(Spatial reasoning question records)
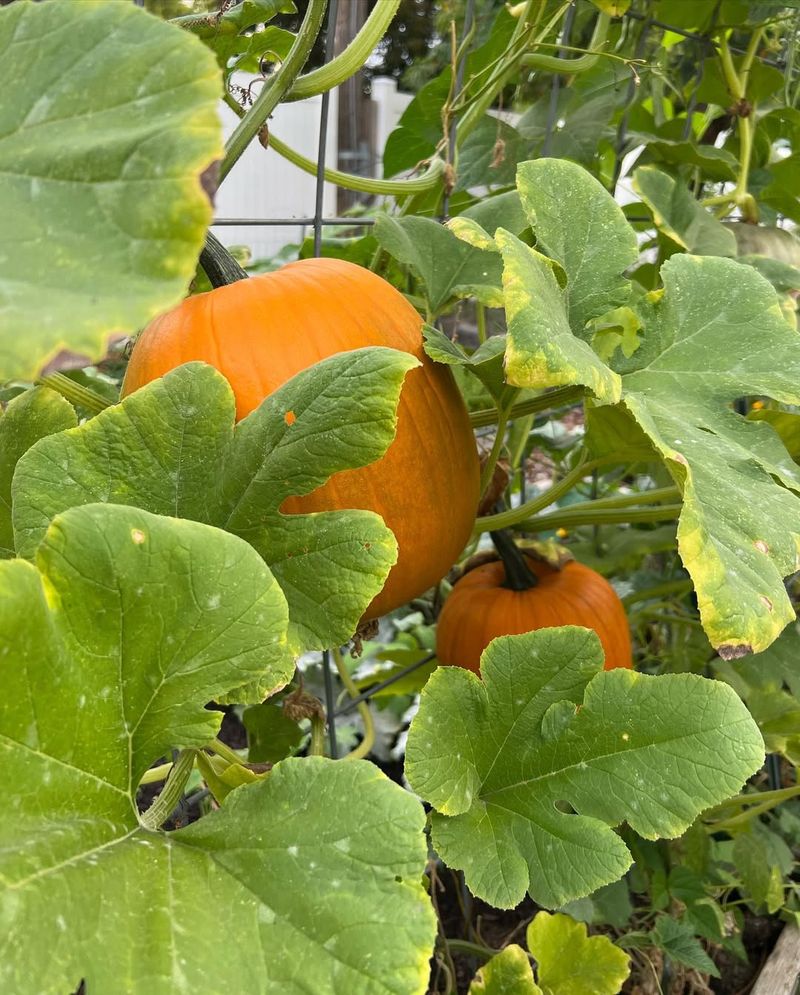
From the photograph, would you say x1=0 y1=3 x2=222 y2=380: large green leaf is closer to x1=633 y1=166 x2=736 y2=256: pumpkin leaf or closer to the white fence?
x1=633 y1=166 x2=736 y2=256: pumpkin leaf

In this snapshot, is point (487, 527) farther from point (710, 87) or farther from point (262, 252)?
point (262, 252)

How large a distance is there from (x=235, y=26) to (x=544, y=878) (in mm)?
605

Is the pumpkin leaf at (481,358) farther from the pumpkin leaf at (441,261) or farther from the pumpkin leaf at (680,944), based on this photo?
the pumpkin leaf at (680,944)

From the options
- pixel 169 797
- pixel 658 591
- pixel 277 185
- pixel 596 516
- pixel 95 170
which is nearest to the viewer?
pixel 95 170

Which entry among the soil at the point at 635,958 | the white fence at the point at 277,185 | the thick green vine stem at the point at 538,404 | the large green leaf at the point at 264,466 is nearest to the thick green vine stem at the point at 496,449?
the thick green vine stem at the point at 538,404

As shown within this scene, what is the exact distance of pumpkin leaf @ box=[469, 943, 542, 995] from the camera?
0.59 meters

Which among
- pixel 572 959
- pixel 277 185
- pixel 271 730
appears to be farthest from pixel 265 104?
pixel 277 185

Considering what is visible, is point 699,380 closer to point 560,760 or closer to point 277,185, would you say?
point 560,760

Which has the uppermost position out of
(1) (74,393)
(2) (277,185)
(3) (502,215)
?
(3) (502,215)

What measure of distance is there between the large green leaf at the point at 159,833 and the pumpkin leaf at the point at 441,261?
16.5 inches

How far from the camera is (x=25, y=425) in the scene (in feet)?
1.68

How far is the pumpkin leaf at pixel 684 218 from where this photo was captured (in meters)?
0.87

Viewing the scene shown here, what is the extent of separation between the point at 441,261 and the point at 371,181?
104 mm

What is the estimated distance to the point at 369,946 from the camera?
30 centimetres
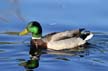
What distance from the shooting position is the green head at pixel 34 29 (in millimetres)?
11180

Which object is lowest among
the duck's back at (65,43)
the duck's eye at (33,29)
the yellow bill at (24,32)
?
the duck's back at (65,43)

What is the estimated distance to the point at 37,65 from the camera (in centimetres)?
945

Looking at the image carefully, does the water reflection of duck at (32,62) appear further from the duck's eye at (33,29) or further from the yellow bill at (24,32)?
the duck's eye at (33,29)

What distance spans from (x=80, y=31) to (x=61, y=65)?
1966 millimetres

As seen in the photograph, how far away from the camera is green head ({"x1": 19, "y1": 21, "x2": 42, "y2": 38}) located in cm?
1118

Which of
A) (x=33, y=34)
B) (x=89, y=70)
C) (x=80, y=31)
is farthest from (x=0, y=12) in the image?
(x=89, y=70)

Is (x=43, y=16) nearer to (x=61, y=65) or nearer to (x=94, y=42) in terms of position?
(x=94, y=42)

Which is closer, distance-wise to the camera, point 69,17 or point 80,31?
point 80,31

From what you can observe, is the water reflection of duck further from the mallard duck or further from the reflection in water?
the mallard duck

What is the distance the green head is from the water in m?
0.19

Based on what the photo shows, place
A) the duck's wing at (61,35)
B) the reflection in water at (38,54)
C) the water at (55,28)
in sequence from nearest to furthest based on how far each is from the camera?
the water at (55,28) < the reflection in water at (38,54) < the duck's wing at (61,35)

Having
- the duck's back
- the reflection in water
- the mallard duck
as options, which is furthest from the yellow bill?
the duck's back

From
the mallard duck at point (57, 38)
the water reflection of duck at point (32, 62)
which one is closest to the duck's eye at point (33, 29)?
the mallard duck at point (57, 38)

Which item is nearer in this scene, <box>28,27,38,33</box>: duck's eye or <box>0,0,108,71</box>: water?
<box>0,0,108,71</box>: water
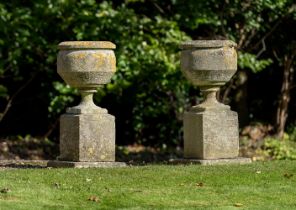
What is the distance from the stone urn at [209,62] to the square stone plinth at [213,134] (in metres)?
0.15

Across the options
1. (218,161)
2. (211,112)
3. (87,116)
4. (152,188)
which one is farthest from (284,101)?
(152,188)

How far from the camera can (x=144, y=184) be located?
1116 centimetres

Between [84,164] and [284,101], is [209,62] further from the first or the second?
[284,101]

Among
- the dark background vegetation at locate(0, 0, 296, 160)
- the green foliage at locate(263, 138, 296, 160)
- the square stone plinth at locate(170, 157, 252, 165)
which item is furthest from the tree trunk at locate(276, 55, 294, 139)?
the square stone plinth at locate(170, 157, 252, 165)

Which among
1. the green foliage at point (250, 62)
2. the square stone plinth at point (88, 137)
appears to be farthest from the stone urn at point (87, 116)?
the green foliage at point (250, 62)

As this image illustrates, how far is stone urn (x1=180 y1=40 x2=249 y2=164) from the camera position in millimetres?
13180

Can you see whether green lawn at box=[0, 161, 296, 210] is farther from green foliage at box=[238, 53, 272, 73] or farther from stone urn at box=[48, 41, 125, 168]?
Answer: green foliage at box=[238, 53, 272, 73]

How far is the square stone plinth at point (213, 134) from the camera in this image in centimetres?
1323

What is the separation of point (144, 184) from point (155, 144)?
10276 mm

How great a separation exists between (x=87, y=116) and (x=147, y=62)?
5.94 m

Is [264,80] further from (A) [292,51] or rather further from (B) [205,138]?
(B) [205,138]

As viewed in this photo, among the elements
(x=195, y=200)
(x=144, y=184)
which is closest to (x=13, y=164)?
(x=144, y=184)

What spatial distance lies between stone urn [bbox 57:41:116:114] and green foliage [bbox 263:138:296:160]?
6764mm

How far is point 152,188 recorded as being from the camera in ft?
35.9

What the task requires:
Reproduce every one of the records above word for word, omitting the pictures.

Written reply:
From the photograph, would you say x1=0 y1=3 x2=222 y2=380: large green leaf is closer to x1=633 y1=166 x2=736 y2=256: pumpkin leaf or closer to the white fence?
x1=633 y1=166 x2=736 y2=256: pumpkin leaf

In this snapshot, is point (487, 527) farther from point (710, 87) or farther from point (262, 252)?
point (262, 252)

How large a distance is there from (x=235, y=26) to (x=544, y=878) (in mm)?
605

Is the pumpkin leaf at (481,358) farther from the pumpkin leaf at (441,261) or farther from the pumpkin leaf at (680,944), based on this photo?
the pumpkin leaf at (680,944)

From the options
- pixel 169 797
- pixel 658 591
- pixel 277 185
- pixel 596 516
- pixel 95 170
which is nearest to the viewer?
pixel 95 170

Which entry among the soil at the point at 635,958 | the white fence at the point at 277,185 | the thick green vine stem at the point at 538,404 | the large green leaf at the point at 264,466 is nearest to the thick green vine stem at the point at 496,449?
the thick green vine stem at the point at 538,404

As shown within this scene, what is the exact distance of pumpkin leaf @ box=[469, 943, 542, 995] from the camera?
0.59 meters

Which among
- pixel 572 959
- pixel 277 185
- pixel 271 730
appears to be farthest from pixel 265 104?
pixel 277 185

Considering what is visible, is point 699,380 closer to point 560,760 or closer to point 277,185, would you say?
point 560,760

Which has the uppermost position out of
(1) (74,393)
(2) (277,185)
(3) (502,215)
?
(3) (502,215)

What measure of distance is there between the large green leaf at the point at 159,833 and the pumpkin leaf at the point at 441,261?
16.5 inches

How far from the camera is (x=25, y=425) in the scene (in feet)?
1.68

How far is the pumpkin leaf at pixel 684 218 from where this photo was captured (in meters)?
0.87

Viewing the scene shown here, what is the extent of separation between the point at 441,261 and the point at 371,181?
104 mm

What is the estimated distance to the point at 369,946 from the camera?
30 centimetres
What distance from the shooting position is the green head at pixel 34 29 (in millimetres)?
11180

Which object is lowest among
the duck's back at (65,43)
the duck's eye at (33,29)
the yellow bill at (24,32)
?
the duck's back at (65,43)

What is the estimated distance to the point at 37,65 from the camera (in centimetres)?
945

Looking at the image carefully, does the water reflection of duck at (32,62) appear further from the duck's eye at (33,29) or further from the yellow bill at (24,32)?
the duck's eye at (33,29)

What distance spans from (x=80, y=31) to (x=61, y=65)?
1966 millimetres

As seen in the photograph, how far away from the camera is green head ({"x1": 19, "y1": 21, "x2": 42, "y2": 38}) located in cm?
1118

Which of
A) (x=33, y=34)
B) (x=89, y=70)
C) (x=80, y=31)
is farthest from (x=0, y=12) in the image?
(x=89, y=70)

Is (x=43, y=16) nearer to (x=61, y=65) or nearer to (x=94, y=42) in terms of position?
(x=94, y=42)

Which is closer, distance-wise to the camera, point 69,17 or point 80,31?
point 80,31

From what you can observe, is the water reflection of duck further from the mallard duck or further from the reflection in water?
the mallard duck

What is the distance the green head is from the water in m?
0.19

Based on what the photo shows, place
A) the duck's wing at (61,35)
B) the reflection in water at (38,54)
C) the water at (55,28)
in sequence from nearest to furthest based on how far each is from the camera?
the water at (55,28) < the reflection in water at (38,54) < the duck's wing at (61,35)

Having
- the duck's back
- the reflection in water
- the mallard duck
as options, which is furthest from the yellow bill?
the duck's back

From
the mallard duck at point (57, 38)
the water reflection of duck at point (32, 62)
which one is closest to the duck's eye at point (33, 29)?
the mallard duck at point (57, 38)

Which item is nearer in this scene, <box>28,27,38,33</box>: duck's eye or <box>0,0,108,71</box>: water?
<box>0,0,108,71</box>: water
What is the distance from the stone urn at [209,62] to the square stone plinth at [213,134] (in metres)?
0.15

Across the options
1. (218,161)
2. (211,112)
3. (87,116)
4. (152,188)
which one is farthest from (284,101)?
(152,188)

How far from the camera can (x=144, y=184) be located?
1116 centimetres

Between [84,164] and [284,101], is [209,62] further from the first or the second?
[284,101]

Among
- the dark background vegetation at locate(0, 0, 296, 160)
- the green foliage at locate(263, 138, 296, 160)
- the square stone plinth at locate(170, 157, 252, 165)
which item is furthest from the tree trunk at locate(276, 55, 294, 139)?
the square stone plinth at locate(170, 157, 252, 165)

Which among
1. the green foliage at point (250, 62)
2. the square stone plinth at point (88, 137)
appears to be farthest from the stone urn at point (87, 116)?
the green foliage at point (250, 62)

As this image illustrates, how far is stone urn (x1=180 y1=40 x2=249 y2=164) from the camera position in millimetres?
13180

Can you see whether green lawn at box=[0, 161, 296, 210] is farther from green foliage at box=[238, 53, 272, 73] or farther from stone urn at box=[48, 41, 125, 168]?
Answer: green foliage at box=[238, 53, 272, 73]

How far is the square stone plinth at point (213, 134) from the camera in this image in centimetres?
1323

What is the separation of point (144, 184) from point (155, 144)?
10276 mm

How great a separation exists between (x=87, y=116) and (x=147, y=62)?
5.94 m

Is [264,80] further from (A) [292,51] or rather further from (B) [205,138]?
(B) [205,138]

As viewed in this photo, among the elements
(x=195, y=200)
(x=144, y=184)
which is closest to (x=13, y=164)?
(x=144, y=184)

What spatial distance lies between stone urn [bbox 57:41:116:114] and green foliage [bbox 263:138:296:160]?
6764mm

How far is point 152,188 recorded as being from the camera in ft?
35.9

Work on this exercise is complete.